Identity components of patient records could be sold to identity theft gangs keen to commit fraud including spending money on people's credit cards, insurance information could be sold to insurance theft gangs, and prescription information could be sold to people who then fill the prescription and sell the controlled substance on the street.
"These increasingly rich medical records have an awful lot of information about us, are electronic and therefore are relatively easy to steal unless we've got very proactive security controls in place," Mr Staynings said.
Sometimes such hacks can even go unnoticed by the hospital.
"If you were to steal money from a bank, that's immediately apparent in a balance sheet that the money is missing. If you steal someone's medical record, that medical record is valid for the life of the patient. I can use or cash in that information or leverage that at any time of my choosing."
However unlike the US which has had electronic medical records for years, many hospitals in Australia have yet to fully convert their paper records into digital records, meaning they are not yet as vulnerable as they will soon be.
"But I would say Australia is several years behind the US in terms of putting in place the cyber defences that US hospitals have had to do over the last few years," Mr Staynings said. "There's a catch up going on in Australia."
'GIVE ME 500 BITCOINS OR I START EXECUTING PATIENTS'
Use of medical devices in Australian hospitals are growing by about 20 per cent per annum. Many of them are connected to the internet and a lot of them are managed by external private companies, which means there's a VPN out of the hospital network to that provider.
"There's a concern those medical devices could be hacked and used to attack patients or used in the next level of ransomware attacks," Mr Staynings said.
Machines such as blood oxygen metres, morphine pumps, CAT scanners and other telemetry instruments could be used as attack vectors. Hackers could take control of them and effectively say "give me 500 Bitcoins or I start executing patients," he warned.
It's a chilling scenario but sadly not an entirely unrealistic one.
Just last month US company Johnson & Johnson said it notified 114,000 diabetic patients that a hacker could exploit one of its insulin pumps, causing an overdose.

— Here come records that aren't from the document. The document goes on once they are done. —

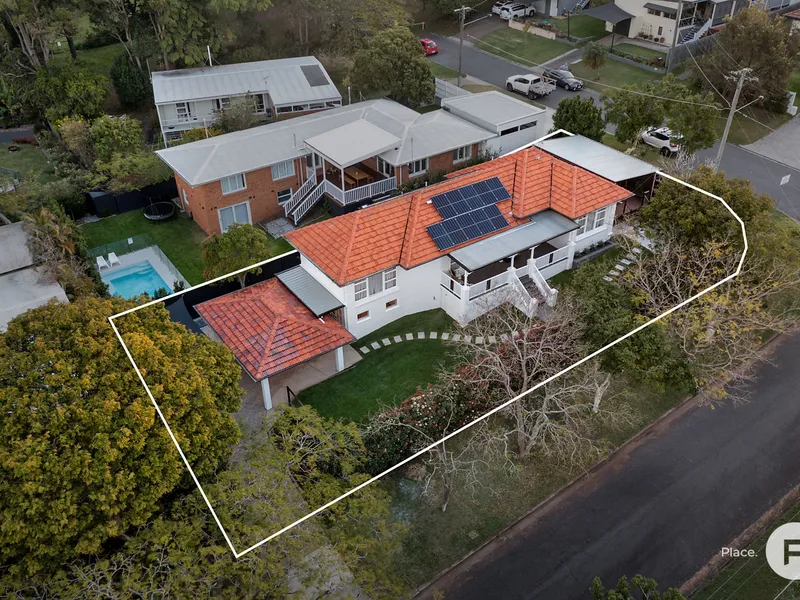 Welcome Home to ‘Albar House’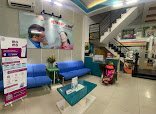 Viện Nha Khoa Smile Beauty HCM Gò Vấp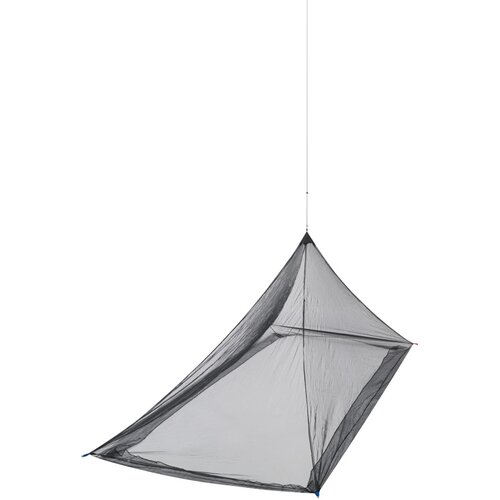 INSEKTENSCHUTZ MOSQUITO PYRAMID NET SINGLE BLACK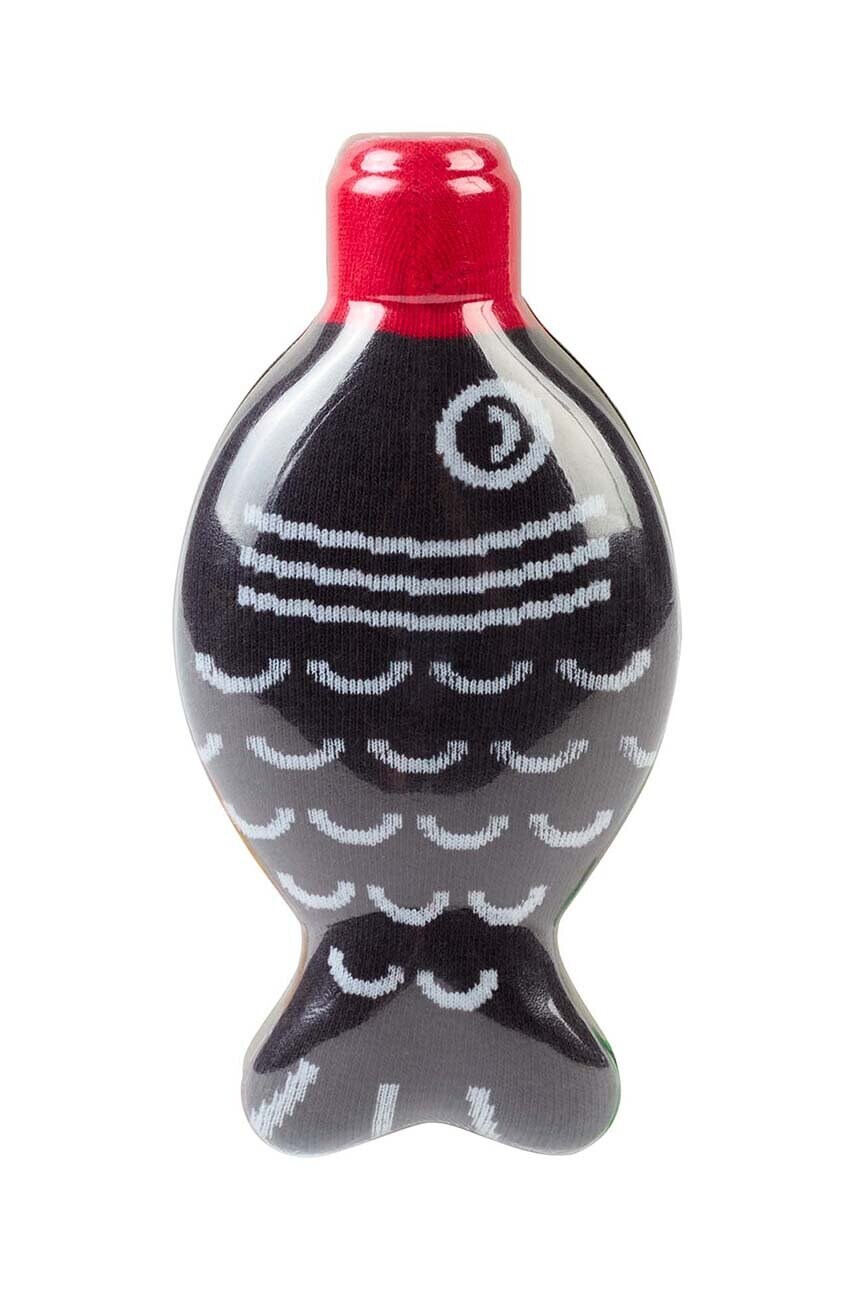 Шкарпетки Eat My Socks Soy Fish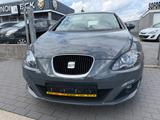 Seat Leon Stylance / Style*1,4 TSi*1.Hand*136Tkm*Iso - gebrauchte Seat Leon aus dem Jahr 2009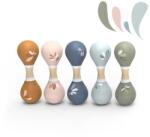 Speedy Monkey Instrument muzical Maracas dublu, Speedy Monkey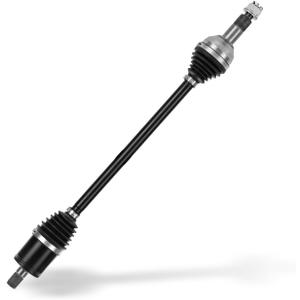 KLV Front Drive CV Axle Compatible with Can-Am 2019-2023 Defender HD10 XMR 2019-2023 Defender MAX HD10 XMR Can-Am 2019-2023 Traxter HD10 XMR 705402420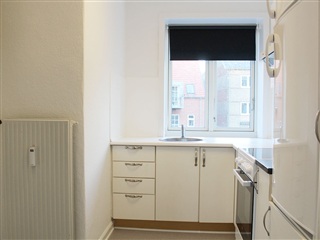 Photo 5. Apartment, Stormgade, Vejle 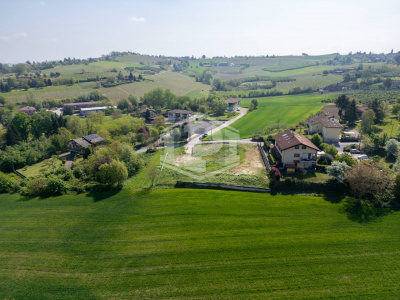 Terreno edificabile in Strada Traniera, Costigliole d'Asti (AT)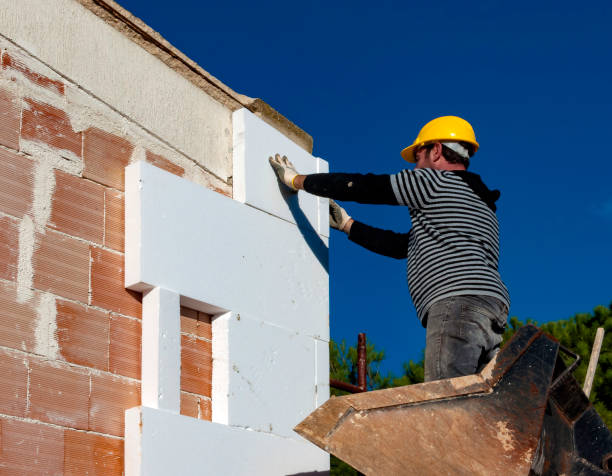 Best Residential Insulation in Marlow, OK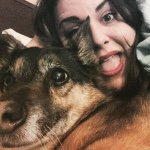 Profile Picture of Samantha Ghattas Beshwate (@manthee) on Instagram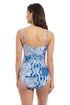 Gottex Profile By Gottex Karma Round Neck Tankini
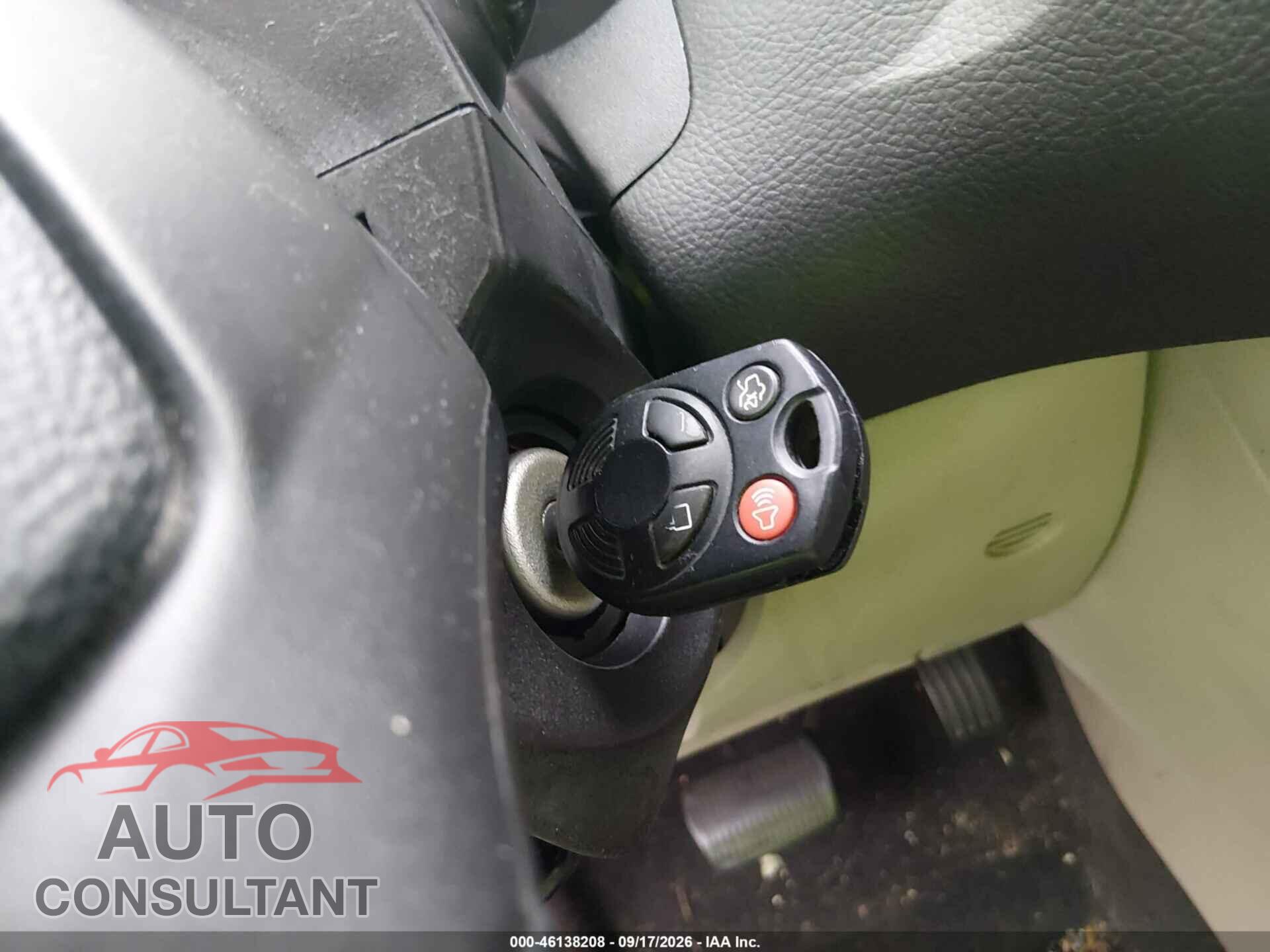 FORD FOCUS 2015 - 1FADP3F21FL313076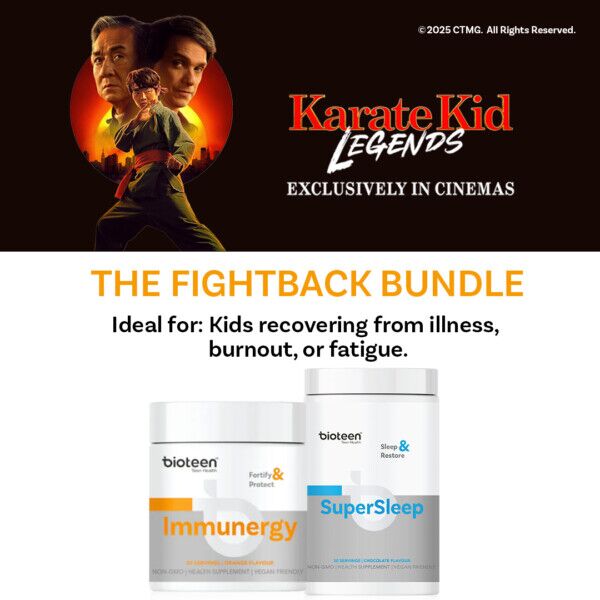 The Fight Back Bundle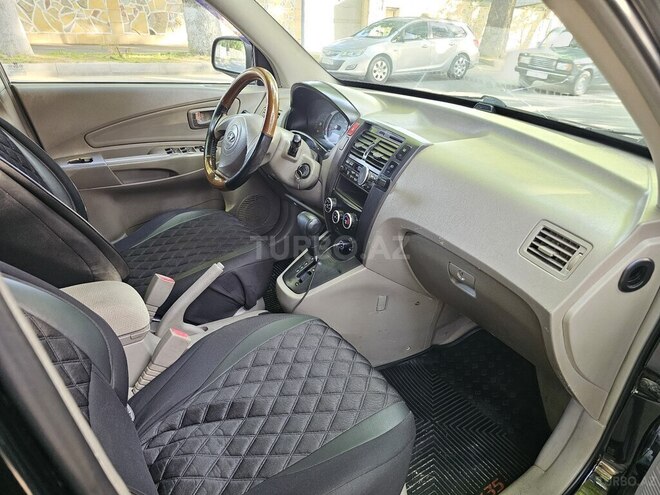 Hyundai Tucson 2005, 187,000 km - 2.0 л - Qəbələ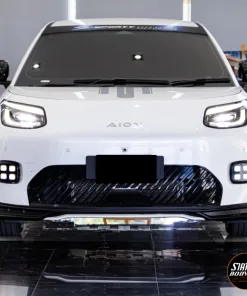 S-Sporty Bodykit for AionUT (COLOR)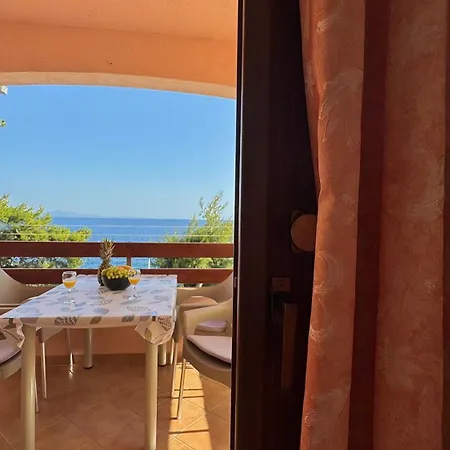 Bala アパート イバン・ドーラッツ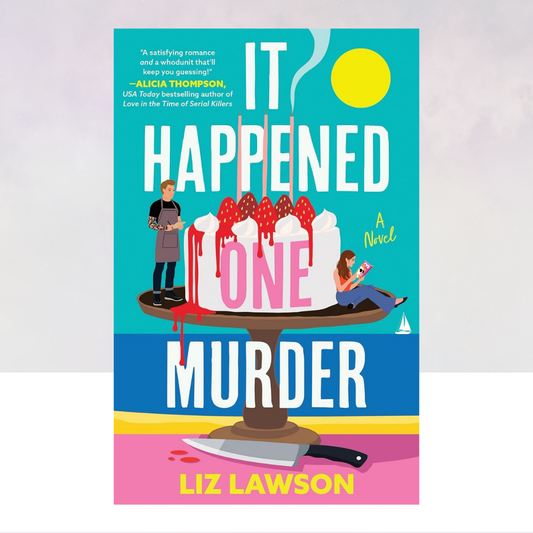 It Happened One Murder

Attacks of this nature have become a "big concern" in the industry.
QUESTION OF FUNDING
Unlike big banks, hospitals rarely have the budget to fight cybercrime and thus prevention methods can easily be neglected.
The perception is that every dollar spent on security is a dollar not spent on patient care, Mr Staynings said. But he sees the two as one in the same, and says others are beginning to as well.
"There's a direct correlation between patient care and IT service availability, right the way up to patient mortality."
Despite Malcolm Turnbull announcing the country's new cyber security strategy earlier in the year including 33 cyber security initiatives worth $231.1 million, Mr Staynings thinks healthcare retailers need to view cybersecurity as a core competency.
During his time in Australia his message has been met with a range of responses from hospital and healthcare execs.
While often in full agreement about the level of risk faced by hospitals, there has been a mixture of responses about what they can do.
"There's been a realisation that yes this is something we need to deal with but I've got too many other things on my plate, or too many other priorities I need to deal with right now so let's think about this one next fiscal year," he said.
"It makes it difficult for them to manoeuvre because they don't have much room."